From 2014 to 2018, Hargreaves, Shirley and their Boston College research team were hired by the Ontario Directors of Education (CODE) to work with ten of Ontario’s 72 school boards to “understand the work they were doing on the ground” to implement the Ontario Ministry of Education’s educational change agenda.

The mandated provincial reform agenda embraced “four pillars”: achieving broadly defined excellence; securing equity for all students; promoting well-being (and positive feelings about learning); and establishing public confidence in the system.  Their mandate was to assess how the four pillars were being implemented and not whether they represented the right direction for the province. 

Hargreaves and Shirley are very skillful promoters of Ontario’s public school system. They are leading education change theorists and Ontario under the Kathleen Wynne Government might be described as “their baby.” “Canada is a global leader” in educational change, they confidently state, and that is why Ontario and Alberta are Exhibits A and B at education summits around the world.
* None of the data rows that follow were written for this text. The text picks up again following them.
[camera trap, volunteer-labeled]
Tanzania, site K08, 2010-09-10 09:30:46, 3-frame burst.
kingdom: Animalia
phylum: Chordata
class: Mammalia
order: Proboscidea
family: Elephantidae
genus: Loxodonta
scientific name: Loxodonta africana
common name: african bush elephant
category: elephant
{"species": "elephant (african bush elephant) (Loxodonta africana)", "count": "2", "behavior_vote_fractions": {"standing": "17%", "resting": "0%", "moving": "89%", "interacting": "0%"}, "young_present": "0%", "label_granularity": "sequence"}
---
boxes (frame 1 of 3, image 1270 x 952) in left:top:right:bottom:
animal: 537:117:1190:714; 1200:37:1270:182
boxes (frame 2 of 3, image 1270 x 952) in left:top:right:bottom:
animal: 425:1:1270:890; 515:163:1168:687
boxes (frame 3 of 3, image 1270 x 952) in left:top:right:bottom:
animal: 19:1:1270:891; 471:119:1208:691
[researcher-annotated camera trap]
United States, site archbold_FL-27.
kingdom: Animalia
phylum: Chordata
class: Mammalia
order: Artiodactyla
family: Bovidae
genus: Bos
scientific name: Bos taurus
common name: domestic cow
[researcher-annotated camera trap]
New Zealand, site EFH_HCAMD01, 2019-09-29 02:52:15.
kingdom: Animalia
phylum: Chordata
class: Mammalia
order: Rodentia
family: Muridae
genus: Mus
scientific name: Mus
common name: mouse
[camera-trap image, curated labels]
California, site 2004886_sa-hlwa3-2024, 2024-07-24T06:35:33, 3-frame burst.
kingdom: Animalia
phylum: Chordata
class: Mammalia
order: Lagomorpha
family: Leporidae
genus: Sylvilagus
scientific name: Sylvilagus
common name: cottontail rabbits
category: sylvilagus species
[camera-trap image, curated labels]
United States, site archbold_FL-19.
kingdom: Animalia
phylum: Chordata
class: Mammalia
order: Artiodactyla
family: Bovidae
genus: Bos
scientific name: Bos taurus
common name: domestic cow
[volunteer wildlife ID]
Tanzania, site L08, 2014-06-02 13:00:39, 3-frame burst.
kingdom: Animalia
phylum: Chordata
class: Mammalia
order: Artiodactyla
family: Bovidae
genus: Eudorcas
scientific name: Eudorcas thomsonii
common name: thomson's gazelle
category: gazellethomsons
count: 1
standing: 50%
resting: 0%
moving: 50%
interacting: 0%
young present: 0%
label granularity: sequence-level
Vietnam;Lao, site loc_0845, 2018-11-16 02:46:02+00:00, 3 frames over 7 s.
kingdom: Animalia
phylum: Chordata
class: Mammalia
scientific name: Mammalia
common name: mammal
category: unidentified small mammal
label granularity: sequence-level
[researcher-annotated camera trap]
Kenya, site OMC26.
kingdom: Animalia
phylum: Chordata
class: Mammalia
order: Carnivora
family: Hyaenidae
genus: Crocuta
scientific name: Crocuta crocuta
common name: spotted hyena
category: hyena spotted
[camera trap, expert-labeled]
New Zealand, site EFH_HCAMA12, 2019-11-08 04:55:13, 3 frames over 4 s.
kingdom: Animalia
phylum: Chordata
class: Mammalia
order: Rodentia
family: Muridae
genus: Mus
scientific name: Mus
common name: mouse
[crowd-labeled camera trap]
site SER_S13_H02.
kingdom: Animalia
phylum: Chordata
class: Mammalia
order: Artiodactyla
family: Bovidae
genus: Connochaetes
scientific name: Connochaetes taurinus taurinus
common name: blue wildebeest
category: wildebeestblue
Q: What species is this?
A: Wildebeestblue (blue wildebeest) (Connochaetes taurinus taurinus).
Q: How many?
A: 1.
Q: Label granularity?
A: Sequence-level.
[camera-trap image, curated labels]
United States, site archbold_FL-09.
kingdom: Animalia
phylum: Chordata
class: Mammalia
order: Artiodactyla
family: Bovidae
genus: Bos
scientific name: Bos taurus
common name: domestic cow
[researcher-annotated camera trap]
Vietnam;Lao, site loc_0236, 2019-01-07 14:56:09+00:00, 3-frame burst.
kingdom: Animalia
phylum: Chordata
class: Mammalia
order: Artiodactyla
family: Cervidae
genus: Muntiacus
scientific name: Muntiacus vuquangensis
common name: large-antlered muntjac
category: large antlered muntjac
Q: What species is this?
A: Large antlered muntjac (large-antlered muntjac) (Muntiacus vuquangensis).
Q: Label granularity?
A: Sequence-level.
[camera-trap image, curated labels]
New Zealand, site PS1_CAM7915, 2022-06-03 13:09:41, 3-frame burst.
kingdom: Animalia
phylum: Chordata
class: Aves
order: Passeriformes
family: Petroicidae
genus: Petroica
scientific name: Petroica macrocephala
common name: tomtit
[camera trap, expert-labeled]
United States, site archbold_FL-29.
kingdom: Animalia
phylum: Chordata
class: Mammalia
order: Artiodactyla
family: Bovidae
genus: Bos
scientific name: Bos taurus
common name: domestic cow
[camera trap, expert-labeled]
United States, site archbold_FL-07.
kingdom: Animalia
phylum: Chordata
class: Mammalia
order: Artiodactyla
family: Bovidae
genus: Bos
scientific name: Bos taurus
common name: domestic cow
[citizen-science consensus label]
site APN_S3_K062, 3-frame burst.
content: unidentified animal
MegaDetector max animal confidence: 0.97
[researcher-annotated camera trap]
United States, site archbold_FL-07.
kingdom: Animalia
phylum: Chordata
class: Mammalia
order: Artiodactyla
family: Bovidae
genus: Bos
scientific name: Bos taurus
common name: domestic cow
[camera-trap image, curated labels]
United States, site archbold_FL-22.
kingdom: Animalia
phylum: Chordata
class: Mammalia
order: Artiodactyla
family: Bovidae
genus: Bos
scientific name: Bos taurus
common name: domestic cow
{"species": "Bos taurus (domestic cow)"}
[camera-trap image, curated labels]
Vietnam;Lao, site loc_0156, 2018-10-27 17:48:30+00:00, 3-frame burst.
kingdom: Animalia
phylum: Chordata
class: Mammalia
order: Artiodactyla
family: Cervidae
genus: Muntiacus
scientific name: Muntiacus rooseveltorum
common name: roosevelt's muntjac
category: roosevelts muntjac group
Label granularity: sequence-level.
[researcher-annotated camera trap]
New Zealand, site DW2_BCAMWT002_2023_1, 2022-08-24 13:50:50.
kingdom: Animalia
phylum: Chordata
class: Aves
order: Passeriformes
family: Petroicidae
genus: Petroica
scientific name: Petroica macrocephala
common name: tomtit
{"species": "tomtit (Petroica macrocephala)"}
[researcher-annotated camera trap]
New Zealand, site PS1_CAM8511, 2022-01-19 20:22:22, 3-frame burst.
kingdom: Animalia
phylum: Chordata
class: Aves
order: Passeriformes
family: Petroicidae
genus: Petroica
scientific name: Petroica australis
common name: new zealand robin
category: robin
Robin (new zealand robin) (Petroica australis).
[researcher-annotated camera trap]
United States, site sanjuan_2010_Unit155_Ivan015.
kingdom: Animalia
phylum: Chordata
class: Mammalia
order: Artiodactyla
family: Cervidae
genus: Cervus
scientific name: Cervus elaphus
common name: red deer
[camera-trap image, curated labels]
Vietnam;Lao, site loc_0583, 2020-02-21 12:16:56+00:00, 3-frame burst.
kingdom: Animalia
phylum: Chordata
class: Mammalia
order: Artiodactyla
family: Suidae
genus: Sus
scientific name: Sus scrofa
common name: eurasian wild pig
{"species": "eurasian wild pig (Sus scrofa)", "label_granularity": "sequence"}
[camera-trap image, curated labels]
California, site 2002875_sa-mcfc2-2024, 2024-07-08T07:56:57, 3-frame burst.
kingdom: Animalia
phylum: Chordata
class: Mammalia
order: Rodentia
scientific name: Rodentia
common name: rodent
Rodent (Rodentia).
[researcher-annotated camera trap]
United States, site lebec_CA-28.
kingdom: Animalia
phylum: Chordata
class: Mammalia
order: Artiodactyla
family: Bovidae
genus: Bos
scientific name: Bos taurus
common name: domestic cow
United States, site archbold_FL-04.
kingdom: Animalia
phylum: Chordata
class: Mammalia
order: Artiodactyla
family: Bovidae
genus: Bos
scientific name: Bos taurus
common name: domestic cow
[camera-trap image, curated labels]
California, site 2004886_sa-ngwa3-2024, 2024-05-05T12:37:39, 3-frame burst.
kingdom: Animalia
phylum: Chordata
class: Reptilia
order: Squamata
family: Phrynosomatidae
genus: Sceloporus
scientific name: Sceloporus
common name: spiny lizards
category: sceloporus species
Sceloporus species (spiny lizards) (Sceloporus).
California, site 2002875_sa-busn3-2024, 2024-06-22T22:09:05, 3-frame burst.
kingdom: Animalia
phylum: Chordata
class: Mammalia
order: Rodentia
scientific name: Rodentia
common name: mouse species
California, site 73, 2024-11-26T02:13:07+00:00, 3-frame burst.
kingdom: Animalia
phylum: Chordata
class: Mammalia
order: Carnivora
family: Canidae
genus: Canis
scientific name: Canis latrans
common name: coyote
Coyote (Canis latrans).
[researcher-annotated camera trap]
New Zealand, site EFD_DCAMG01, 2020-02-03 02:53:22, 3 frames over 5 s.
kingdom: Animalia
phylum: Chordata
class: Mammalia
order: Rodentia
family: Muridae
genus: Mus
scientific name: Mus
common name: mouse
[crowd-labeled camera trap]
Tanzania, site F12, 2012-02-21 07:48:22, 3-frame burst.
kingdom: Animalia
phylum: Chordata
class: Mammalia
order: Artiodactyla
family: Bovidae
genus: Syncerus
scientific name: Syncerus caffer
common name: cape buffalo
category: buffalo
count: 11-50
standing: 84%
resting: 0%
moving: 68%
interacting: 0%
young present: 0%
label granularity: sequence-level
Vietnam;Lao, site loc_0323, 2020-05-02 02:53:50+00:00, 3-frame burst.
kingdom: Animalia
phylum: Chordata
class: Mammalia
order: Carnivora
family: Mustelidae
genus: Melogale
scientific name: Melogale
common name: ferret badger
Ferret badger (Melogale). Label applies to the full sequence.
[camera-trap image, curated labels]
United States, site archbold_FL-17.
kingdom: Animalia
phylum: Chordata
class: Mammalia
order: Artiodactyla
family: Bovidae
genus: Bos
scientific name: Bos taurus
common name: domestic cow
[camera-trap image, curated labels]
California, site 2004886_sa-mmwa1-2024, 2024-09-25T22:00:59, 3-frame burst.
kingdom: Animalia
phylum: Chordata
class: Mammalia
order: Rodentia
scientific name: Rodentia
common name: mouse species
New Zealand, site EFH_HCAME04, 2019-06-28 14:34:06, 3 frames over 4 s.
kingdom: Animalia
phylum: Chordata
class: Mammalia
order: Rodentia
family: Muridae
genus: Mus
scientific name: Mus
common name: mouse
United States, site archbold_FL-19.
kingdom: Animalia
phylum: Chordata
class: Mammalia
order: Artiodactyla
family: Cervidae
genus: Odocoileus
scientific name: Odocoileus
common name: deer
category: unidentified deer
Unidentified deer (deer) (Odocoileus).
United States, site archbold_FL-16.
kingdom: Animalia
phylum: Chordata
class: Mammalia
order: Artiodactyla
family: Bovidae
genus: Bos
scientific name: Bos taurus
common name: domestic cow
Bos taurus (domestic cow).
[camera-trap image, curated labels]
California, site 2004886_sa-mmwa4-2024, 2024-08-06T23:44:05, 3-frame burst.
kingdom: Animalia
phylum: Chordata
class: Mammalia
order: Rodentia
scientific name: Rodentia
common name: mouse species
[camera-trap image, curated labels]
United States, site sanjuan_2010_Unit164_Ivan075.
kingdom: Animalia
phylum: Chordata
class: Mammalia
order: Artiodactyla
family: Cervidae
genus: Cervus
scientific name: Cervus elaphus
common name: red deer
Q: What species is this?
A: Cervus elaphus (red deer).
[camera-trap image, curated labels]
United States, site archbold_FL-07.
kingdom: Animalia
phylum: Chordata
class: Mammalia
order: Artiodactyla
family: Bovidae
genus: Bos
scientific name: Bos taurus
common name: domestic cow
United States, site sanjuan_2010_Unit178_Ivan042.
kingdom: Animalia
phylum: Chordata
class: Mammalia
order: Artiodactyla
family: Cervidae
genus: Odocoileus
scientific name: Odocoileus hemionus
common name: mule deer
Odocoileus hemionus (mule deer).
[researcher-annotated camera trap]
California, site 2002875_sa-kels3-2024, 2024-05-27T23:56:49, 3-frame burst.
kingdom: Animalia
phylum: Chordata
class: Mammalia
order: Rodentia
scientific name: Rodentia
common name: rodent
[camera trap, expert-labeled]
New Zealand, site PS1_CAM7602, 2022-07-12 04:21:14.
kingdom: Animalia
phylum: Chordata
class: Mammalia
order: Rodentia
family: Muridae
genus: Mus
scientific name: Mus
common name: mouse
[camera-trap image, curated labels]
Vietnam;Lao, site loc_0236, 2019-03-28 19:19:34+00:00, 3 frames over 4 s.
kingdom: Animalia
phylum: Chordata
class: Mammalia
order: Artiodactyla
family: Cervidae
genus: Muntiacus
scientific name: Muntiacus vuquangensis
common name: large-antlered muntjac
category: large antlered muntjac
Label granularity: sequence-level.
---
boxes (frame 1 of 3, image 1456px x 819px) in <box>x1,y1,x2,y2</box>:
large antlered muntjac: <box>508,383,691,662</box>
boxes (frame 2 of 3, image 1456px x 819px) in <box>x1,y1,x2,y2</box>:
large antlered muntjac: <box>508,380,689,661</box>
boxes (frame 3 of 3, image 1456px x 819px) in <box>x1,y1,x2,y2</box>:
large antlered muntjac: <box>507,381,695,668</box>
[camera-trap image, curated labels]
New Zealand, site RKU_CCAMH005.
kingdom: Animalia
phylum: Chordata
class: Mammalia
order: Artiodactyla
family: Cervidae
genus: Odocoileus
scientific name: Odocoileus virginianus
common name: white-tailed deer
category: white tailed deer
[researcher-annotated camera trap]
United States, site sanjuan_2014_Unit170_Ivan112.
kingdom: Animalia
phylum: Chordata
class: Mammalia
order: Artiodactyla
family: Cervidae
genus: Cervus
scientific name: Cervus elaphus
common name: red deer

The latest iteration of Ontario educational boosterism even comes with a newly-minted slogan – “Leading from the Middle” (LfM)  It is, we are informed, spreading worldwide to Singapore, New Zealand, and Scotland.

The notion that Canada’s education leaders, including Education Deputy Ministers and Regional Superintendents, “lead from the middle” is quite a stretch.  So is the claim that “LfM” was “invented in Ontario” because the two leading promoters were professors at Boston’s Lynch School of Education.

“Leading from the Middle” is hard to pull-off when you are the CEO of a school system.  You can talk that way and spout the right words. Schools and school districts embracing “LfM,” we are told, do not just ” join up the dots” between policies at the top and practice at the bottom.” Instead, they lead “from the middle” with “shared, professional judgement, collective responsibility for initiating and implementing change” with “systemic impact that benefits all students.”

Ontario, Hargreaves and Shirley would have us believe, is moving from an “Age of Achievement and Effort” to an “Age of Learning, Well-being and Identity.”  That conclusion was reached after interviewing some 222 educators and Ministry officials implementing that agenda.  There was no hint in the CODE report (issued early in 2018)  of a coming storm (the Doug Ford hurricane)  let alone an upheaval that would stall this movement in its tracks.

Hargreaves and Shirley, based upon their Ministry-approved research, offer a number of conclusions, presented as incontestable truths: 1) Improved well-being increases achievement; 2) Academic achievement is crucial for well-being; and  3) Well-being has its own value and complements academic achievement. In sum, their research confirms the wisdom of Ontario Ministry directives from 2014 to 2018.

Most of the research actually cited in the Education Canada article is that conducted by advocates for, or contributors to, the Student-Well Being agenda. No one will be surprised to see the approving citations to work of Carol Campbell and others in Empowered Educators in Canada (2017), Carol Dweck’s Mindset: The new psychology of success (2007); and Leah M. Kuypers, Zones of Regulation (2011).  All conform nicely with the prevailing policy trends from 2014 to 2018.

NarcissisticKId

Dark clouds are spotted on the otherwise sunny horizon. The two CODE consultants sense that marrying student well-being with academic achievement may appear, to some, as contradictory. Then comes a warning : “In testing times, be wary of cheap shots that are easily made against well-being or achievement. On one hand, we don’t want a school system that is obsessed with well-being to the point where young people live in a superficial and self-indulgent world of undemanding happiness. That path leads to a nation of narcissistic adults who feel that success and earned expertise are unimportant., and all that matters is the needs and opinions of themselves and others who happen to agree with them.”

That passage concludes with a telling comment: “True well-being doesn’t come without sacrifice and struggle, perseverance, and empathy for others.” That’s quite an admission from two of the chief proponents of the Ontario “Student Well-Being agenda.’

The warning is counterbalanced by an obligatory reference to the wisdom of pursuing student achievement and well-being together. Unless I’m wrong, there’s also a grudging acknowledgement that student achievement still comes first and when it doesn’t educators default to more comfortable habitats – whether it’s worshiping the “god of self esteem” (1968 to 1992) or the new secular religion of “mindfulness” and “self-regulation” (2009-2018).

The prophecy that ends the Hargreaves-Shirley research summary is already coming to pass in Ontario education. The Well-Being policy agenda is now imperiled.  “Back to fundamentals” education and heavy investments in student well-being initiatives do not mix. “When budget cuts loom,” they note, “initiatives in yoga or meditation, or support roles in counselling and similar areas” are seen as dispensable, compared to literacy and math.

What are Andy Hargreaves and Dennis Shirley really saying in their retrospective on Ontario’s recent obsession with “Student Well-Being” and “Success for All”? Did Ontario really “invent” Leading from the Middle? How plausible is it for Regional Superintendents to “lead from the middle’?   If student achievement is paramount, then why not cite the academic literature that demonstrates its primacy? How much of the Dalton McGuinty-Kathleen Wynne education policy agenda will actually survive the Ford Revolution in Ontario politics?